### Data provided
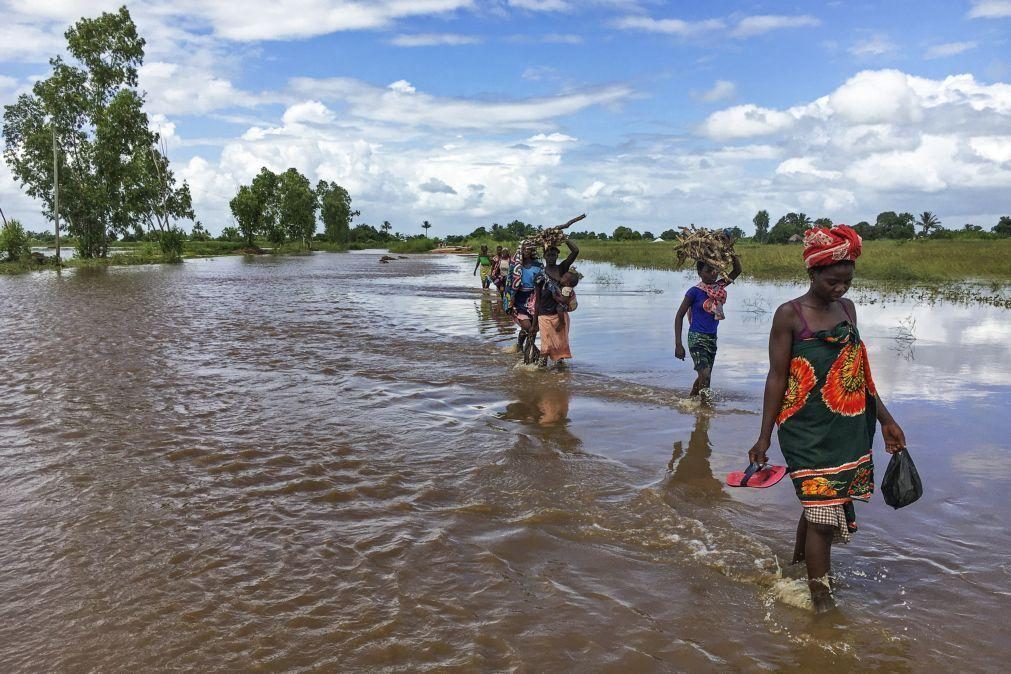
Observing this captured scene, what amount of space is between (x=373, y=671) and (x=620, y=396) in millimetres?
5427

* * *

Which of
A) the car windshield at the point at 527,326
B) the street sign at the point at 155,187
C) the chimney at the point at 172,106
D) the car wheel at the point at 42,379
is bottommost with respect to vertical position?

### Exercise
Extract every line of the entries above that contains the word "point", and copy each such line in full.

### Solution for this exercise
A) the car windshield at the point at 527,326
B) the street sign at the point at 155,187
C) the chimney at the point at 172,106
D) the car wheel at the point at 42,379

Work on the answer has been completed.